Type hints

Type hints are a modern feature of Python available since 3.5 whose existence is heavily influenced by the features of type-safe languages such as Rust. To learn more about type hints in Python, see Real Python’s Type hinting walkthrough.

When using Strawberry to build graphQL APIs, as was shown in Schema basics, type hints are required within classes decorated by @strawberry.type & @strawberry.input and functions decorated by @strawberry.field & strawberry.mutation. These type hints are sourced as the keywords str, int, float, and from packages imported directly from the Python standard libraries typing, that has been available since Python 3.5, datetime, and decimal.

Mapping to graphQL types

The complete mapping of the required type hints for the relevant graphQL types is as follows:

GraphQLPython
IDstrawberry.ID
Stringstr
Integerint
Floatfloat
Decimaldecimal.Decimal
Array, []typing.List or list
Uniontyping.Union or |
Nullabletyping.Optional or None |
Datedatetime.date
Datetimedatetime.datetime
Timedatetime.time

where typing, datetime, and decimal are all part of the Python standard library. There is also typing.Dict that possesses no mapping since it is the entire structure of the graphQL query itself that is a dictionary.

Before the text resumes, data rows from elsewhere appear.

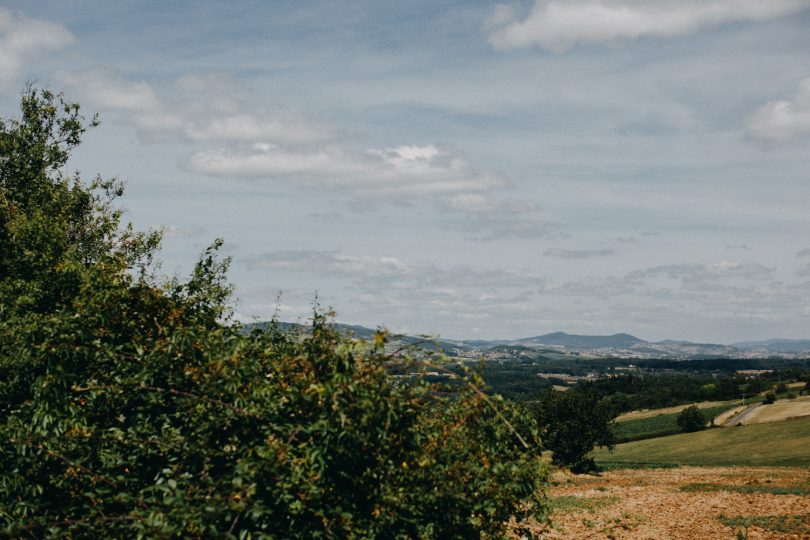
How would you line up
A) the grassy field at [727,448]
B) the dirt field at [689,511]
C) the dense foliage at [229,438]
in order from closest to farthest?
the dense foliage at [229,438]
the dirt field at [689,511]
the grassy field at [727,448]

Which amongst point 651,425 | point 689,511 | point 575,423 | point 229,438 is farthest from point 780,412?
point 229,438

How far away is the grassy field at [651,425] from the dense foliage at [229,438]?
11746cm

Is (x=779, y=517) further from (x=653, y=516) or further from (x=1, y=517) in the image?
(x=1, y=517)

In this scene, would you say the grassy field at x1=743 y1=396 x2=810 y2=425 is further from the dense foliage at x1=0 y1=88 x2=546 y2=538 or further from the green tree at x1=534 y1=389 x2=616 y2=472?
the dense foliage at x1=0 y1=88 x2=546 y2=538

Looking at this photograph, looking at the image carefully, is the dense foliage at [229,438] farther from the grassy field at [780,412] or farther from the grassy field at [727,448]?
the grassy field at [780,412]

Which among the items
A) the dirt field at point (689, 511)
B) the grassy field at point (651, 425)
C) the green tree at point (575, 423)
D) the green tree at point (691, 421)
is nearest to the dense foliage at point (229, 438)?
the dirt field at point (689, 511)

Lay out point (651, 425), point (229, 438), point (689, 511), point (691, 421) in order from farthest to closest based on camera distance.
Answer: point (651, 425), point (691, 421), point (689, 511), point (229, 438)

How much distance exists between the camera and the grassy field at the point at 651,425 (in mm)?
128875

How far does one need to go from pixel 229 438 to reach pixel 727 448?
334 ft

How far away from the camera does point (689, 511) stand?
91.2 feet

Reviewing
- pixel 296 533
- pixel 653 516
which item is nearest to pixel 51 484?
pixel 296 533

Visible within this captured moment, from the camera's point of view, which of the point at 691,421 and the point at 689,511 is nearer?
the point at 689,511

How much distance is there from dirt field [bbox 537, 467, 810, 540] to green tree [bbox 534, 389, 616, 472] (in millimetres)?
21826

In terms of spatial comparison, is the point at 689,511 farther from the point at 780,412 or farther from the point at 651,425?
the point at 651,425
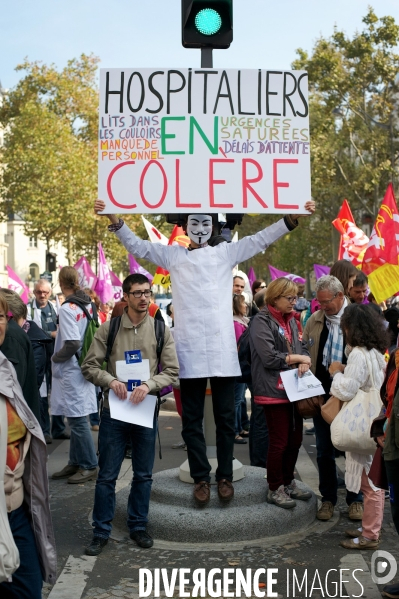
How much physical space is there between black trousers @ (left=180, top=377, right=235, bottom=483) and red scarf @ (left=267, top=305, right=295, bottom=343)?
22.1 inches

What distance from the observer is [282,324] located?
6.20 metres

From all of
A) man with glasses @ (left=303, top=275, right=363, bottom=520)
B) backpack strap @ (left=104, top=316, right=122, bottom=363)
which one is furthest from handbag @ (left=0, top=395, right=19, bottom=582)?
man with glasses @ (left=303, top=275, right=363, bottom=520)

There are a few different ways in which these Python type hints can be used to express the required Strawberry graphQL type annotation.

  • For versions of Python >= 3.10, it is possible to annotate an array of types with list[Type]. However, for all previous versions, typing.List[Type] must be used instead.
  • The annotation | is shorthand for typing.Union[], allowing either of typing.Union[TypeA, TypeB] or TypeA | TypeB interchangably.
  • The annotation typing.Optional[Type] is shorthand for typing.Union[None, Type], which is itself equivalent to None | Type.

Example

A complete example of this, extending upon Schema basics, might be the following:

import datetime
import decimal
from typing import List, Optional
import strawberry
BOOKS_LOOKUP = {
"Frank Herbert": [
{
"title": "Dune",
"date_published": "1965-08-01",
"price": "5.99",
"isbn": 9780801950773,
}
],
}
@strawberry.type
class Book:
title: str
author: "Author"
date_published: datetime.date
price: decimal.Decimal
isbn: str
def get_books_by_author(root: "Author") -> List["Book"]:
stored_books = BOOKS_LOOKUP[root.name]
return [
Book(
title=book.get("title"),
author=root,
date_published=book.get("date_published"),
price=book.get("price"),
isbn=book.get("isbn"),
)
for book in stored_books
]
@strawberry.type
class Author:
name: str
books: List[Book] = strawberry.field(resolver=get_books_by_author)
@strawberry.type
class Group:
name: Optional[str] # groups of authors don't necessarily have names
authors: List[Author]
@strawberry.field
def books(self) -> List[Book]:
books = []
for author in self.authors:
books += get_books_by_author(author)
return books
  • self within a resolver's definition, whether decorated as @strawberry.field or @strawberry.mutation, never needs a type hint because it can be inferred.
  • Optional is the way to tell Strawberry that a field is nullable. Without it, every field is assumed to be non-null. This is in contrast to graphene wherein every field is assumed nullable unless required=True is supplied.
  • Type hinting doesn't stop at being a requirement for Strawberry to function, it is also immensely helpful for collaborating developers. By specifying the type of stored_books in get_books_by_author, an IDE equipped with PyLance will be able to infer that book within the list comprehension is a dictionary and so will understand that .get() is a method function of the dict class. This helps the readability and maintainability of written code.

Motivation

Python, much like Javascript and Ruby, is a dynamically typed language that allows for high-level programming where the fundamental types of variables, e.g. integers, arrays, hash-maps, etc., are understood by the machine at runtime through Just-in-Time compilation.

Yet, much like the low-level languages of C, Java, and Rust, the graphQL query language is statically typed since the data types defined by the schema must be known prior to compiling the API code in order to define a definite schema to query against.

In the low-level statically typed languages mentioned above, every function must have the types of both their arguments and returns explicitly declared so that the compiler can interpret their behaviours correctly and ensure type safety and consistency.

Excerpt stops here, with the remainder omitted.